Electricity can be generated from water falling or flowing through a turbine. Here at the Grand Canal you can clearly see the energy potential of falling water. The greater the distance in height the water travels down, the greater the energy created in the water.
Apply this same theory to water in our public water mains. Treated water is commonly supplied from a central storage reservoir. Storage reservoirs are usually located at a height so the water can travel by gravity through the catchment area. The greater the height or slope these pipes travel down, the greater the build up of pressure in the water. These high pressures can lead to burst pipes and water leakage problems. Where the pressure in water flow becomes too high, a Break Pressure Tank is commonly installed in the network. This tank dissipates the pressure, kinetic and potential energy to the atmosphere. Break Pressure Tanks present an opportunity to recover energy through the installation of a micro-hydropower turbine.

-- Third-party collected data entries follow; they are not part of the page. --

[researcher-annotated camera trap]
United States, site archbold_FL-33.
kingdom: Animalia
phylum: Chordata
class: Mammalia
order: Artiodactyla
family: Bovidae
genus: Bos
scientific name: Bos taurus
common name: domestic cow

This is a collaborative research project between the School of Engineering and the School of Business. My engineering research involves analysis of the water supply network to select suitable sites for energy recovery and also the technical design of scalable energy recovery systems. On the business side, my research involves the development of a business plan, collaboration and implementation guidelines to ensure the successful implementation of such a project in practice.
PhD Supervisor, Prof. Paul Coughlan, School of Business:
“I think the project will work if it produces not just a scalable technical solution but also a scalable organisational solution which when brought together will actually have the possibility to recover the energy that is there and maybe be the basis for a new venture in its own right.”